→ **待办任务**:
1) 请把这段讲《庄子》的讲稿中从“但是,你不敢,对不对?如果你”开始、一直到“岔题, 讲『邪恶心理学』的。”为止的部分原样抄写一遍。
2) 在这段讲《庄子》的讲稿里,讲者打算在博客上开一个什么名称的小专栏?
3) 这段讲《庄子》的讲稿中,那个我执很重的人捏造出自己是充满哪几样东西的人?请全部列出。

→ **提取文本**:
######
你就回:『我跟你讲,你没有想要我,但是我来了,那表示你是为了要有性的快感,所以做那件事;而你也的确爽到了,你已经求仁得仁了,我叫做副产品,关我屁事啊?你想爽,你也爽到了,为什么现在回变成我非做你的奴隶不可?这是什么逻辑啊?还是你其实没爽到?所以认为我欠你性高潮啊?这,能叫我来还骂?』
把话讲到这个份上,你听起来会觉得离奇,但我的意思是,罪恶感、羞耻心的控制,那个念波的魔力很大,你要反弹那到魔力,用『剑尖对剑尖』这样顶回去,出这一招的话,就得把一模一样的魔力复制出来,所以听起来会很像不是人讲的话。
但是,你不敢,对不对?如果你不敢,就躲呀、不要沟通也可以。可是,如果真要化解,『剑尖对剑尖』是这样打。
所以我常说,你一二三篇的庄子心法没有先练好,第四篇让你出这一剑的时候,你出不出得了这一剑?多半是没办法吧?所以,第四篇的方法就算教了你, 临到要出剑的时候,你的手还是会抖。所以,前面的基本功练到『你手不会抖 了』,你才能出后面的大招。提前跟各位说明一下。
各位同学,如果现在要出这一招,你觉得你手不会抖的,举手让我看一下? 你们这些练武奇才,让我看一下有没有?……嗯,赵佳?你不会抖?你已经练很久了。
赵佳:『但是我有个问题,我找不到要说什么——虽然我手可能不会抖,但是我找不到这个剑尖——我没有办法说出这么有逻辑的道理来反驳别人。』
我刚才已经把武器交到你手上了,你只负责捅就好啦。而且有时对方也是没逻辑的,你没逻辑也可以。
赵佳:『但是会有其他情况啊。』
噢,对对对,其他情况,我以后再做【习庄问答】小专栏嘛,在博客上再帮你捏造、为你打造神兵。因为这个东西,你也别说什么因为我比较聪明才想得出来。而是应该说,当你的能力练到了某个点,你开始能够化除罪恶感念波的时候,你就会知道怎么答了。这是到时候就自然会知道的,所以重点还是先练基本功啊。
我们昨天晚上讲<齐物论>:乐出虚,蒸成菌,人的念头,好像音乐从空的竹管里吹出来,好像湿气冒出香菇——我昨天是为了要解释这一句,才开始岔题, 讲『邪恶心理学』的。
听完我讲的邪恶心理学,了解整个魔界的故事,你才会知道,当一个人的我执那么重的时候,他的所有念头,虽然都是他捏造出来的,但他会相信它就是真的。《庄子》的『乐出虚,蒸成菌』这几个字,你才会感觉到他在说什么; 这个人是活在他自己捏造出来的世界了;他捏造出『我是个充满光充满爱,充满正能量的人』,而且,他已经没有心中之神了,所以他真的可以这样相信。然后这些念头就不断地、像马在赛跑一样地捏造出来。
『莫知其所萌』,他捏造这些念头有什么根据?那对不起,不必有根据,因为『我执可以捏造我执』。因此庄子就说:『已乎,已乎!』——『你停得下来吗?你停得下来吗?够了吧,够了吧!』当一个人的心,已经变成这样一台随意捏造机,你能拿它怎么办?
######
→ **所给数据**:
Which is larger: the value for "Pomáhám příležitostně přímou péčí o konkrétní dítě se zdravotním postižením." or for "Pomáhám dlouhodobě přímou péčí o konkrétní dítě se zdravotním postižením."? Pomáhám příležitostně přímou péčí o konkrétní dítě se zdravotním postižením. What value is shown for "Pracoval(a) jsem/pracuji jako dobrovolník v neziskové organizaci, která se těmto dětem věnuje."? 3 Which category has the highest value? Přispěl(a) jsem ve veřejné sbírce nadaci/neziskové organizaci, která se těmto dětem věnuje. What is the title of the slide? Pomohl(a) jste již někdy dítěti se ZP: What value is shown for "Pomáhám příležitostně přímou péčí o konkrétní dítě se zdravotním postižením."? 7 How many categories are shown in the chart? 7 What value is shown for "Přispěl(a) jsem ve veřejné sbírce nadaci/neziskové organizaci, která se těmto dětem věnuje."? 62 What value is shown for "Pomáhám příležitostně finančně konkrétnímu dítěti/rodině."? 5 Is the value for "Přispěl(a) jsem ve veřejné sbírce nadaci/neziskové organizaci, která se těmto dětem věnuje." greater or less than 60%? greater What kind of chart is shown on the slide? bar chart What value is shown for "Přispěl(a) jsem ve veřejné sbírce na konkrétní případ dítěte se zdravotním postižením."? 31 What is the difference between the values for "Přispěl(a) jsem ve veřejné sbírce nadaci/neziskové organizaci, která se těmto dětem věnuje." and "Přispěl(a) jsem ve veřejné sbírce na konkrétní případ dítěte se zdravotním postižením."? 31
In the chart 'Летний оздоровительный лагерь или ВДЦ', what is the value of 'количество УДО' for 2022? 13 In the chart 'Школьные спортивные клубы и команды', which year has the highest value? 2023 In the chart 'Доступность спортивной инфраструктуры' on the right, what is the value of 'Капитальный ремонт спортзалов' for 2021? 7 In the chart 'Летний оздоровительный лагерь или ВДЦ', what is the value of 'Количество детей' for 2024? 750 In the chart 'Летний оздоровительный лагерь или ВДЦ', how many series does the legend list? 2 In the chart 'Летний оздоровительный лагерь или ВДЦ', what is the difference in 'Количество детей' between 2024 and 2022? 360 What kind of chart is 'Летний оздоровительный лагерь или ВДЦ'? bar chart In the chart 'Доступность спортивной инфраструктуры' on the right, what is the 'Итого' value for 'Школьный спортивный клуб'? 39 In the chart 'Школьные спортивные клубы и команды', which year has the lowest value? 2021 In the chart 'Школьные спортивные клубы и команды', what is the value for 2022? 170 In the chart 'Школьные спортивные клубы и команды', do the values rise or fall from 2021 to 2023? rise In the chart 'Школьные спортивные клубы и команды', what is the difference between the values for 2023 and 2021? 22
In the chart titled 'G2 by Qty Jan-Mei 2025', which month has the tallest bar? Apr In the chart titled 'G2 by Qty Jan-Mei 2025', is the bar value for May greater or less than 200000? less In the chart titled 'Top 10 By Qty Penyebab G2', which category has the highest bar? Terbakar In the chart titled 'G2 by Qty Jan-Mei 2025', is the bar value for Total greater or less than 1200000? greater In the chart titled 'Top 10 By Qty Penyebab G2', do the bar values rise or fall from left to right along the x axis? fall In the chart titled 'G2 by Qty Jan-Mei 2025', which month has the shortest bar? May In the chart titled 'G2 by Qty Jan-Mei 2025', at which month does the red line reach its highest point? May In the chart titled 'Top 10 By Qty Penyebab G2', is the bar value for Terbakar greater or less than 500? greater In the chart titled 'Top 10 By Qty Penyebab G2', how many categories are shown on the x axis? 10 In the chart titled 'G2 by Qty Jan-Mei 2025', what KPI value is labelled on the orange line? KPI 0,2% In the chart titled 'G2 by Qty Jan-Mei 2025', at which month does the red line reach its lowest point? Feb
######
→ **依次解答**:
1)
但是,你不敢,对不对?如果你不敢,就躲呀、不要沟通也可以。可是,如果真要化解,『剑尖对剑尖』是这样打。
所以我常说,你一二三篇的庄子心法没有先练好,第四篇让你出这一剑的时候,你出不出得了这一剑?多半是没办法吧?所以,第四篇的方法就算教了你, 临到要出剑的时候,你的手还是会抖。所以,前面的基本功练到『你手不会抖 了』,你才能出后面的大招。提前跟各位说明一下。
各位同学,如果现在要出这一招,你觉得你手不会抖的,举手让我看一下? 你们这些练武奇才,让我看一下有没有?……嗯,赵佳?你不会抖?你已经练很久了。
赵佳:『但是我有个问题,我找不到要说什么——虽然我手可能不会抖,但是我找不到这个剑尖——我没有办法说出这么有逻辑的道理来反驳别人。』
我刚才已经把武器交到你手上了,你只负责捅就好啦。而且有时对方也是没逻辑的,你没逻辑也可以。
赵佳:『但是会有其他情况啊。』
噢,对对对,其他情况,我以后再做【习庄问答】小专栏嘛,在博客上再帮你捏造、为你打造神兵。因为这个东西,你也别说什么因为我比较聪明才想得出来。而是应该说,当你的能力练到了某个点,你开始能够化除罪恶感念波的时候,你就会知道怎么答了。这是到时候就自然会知道的,所以重点还是先练基本功啊。
我们昨天晚上讲<齐物论>:乐出虚,蒸成菌,人的念头,好像音乐从空的竹管里吹出来,好像湿气冒出香菇——我昨天是为了要解释这一句,才开始岔题, 讲『邪恶心理学』的。

2) 【习庄问答】小专栏。

3) 光、爱、正能量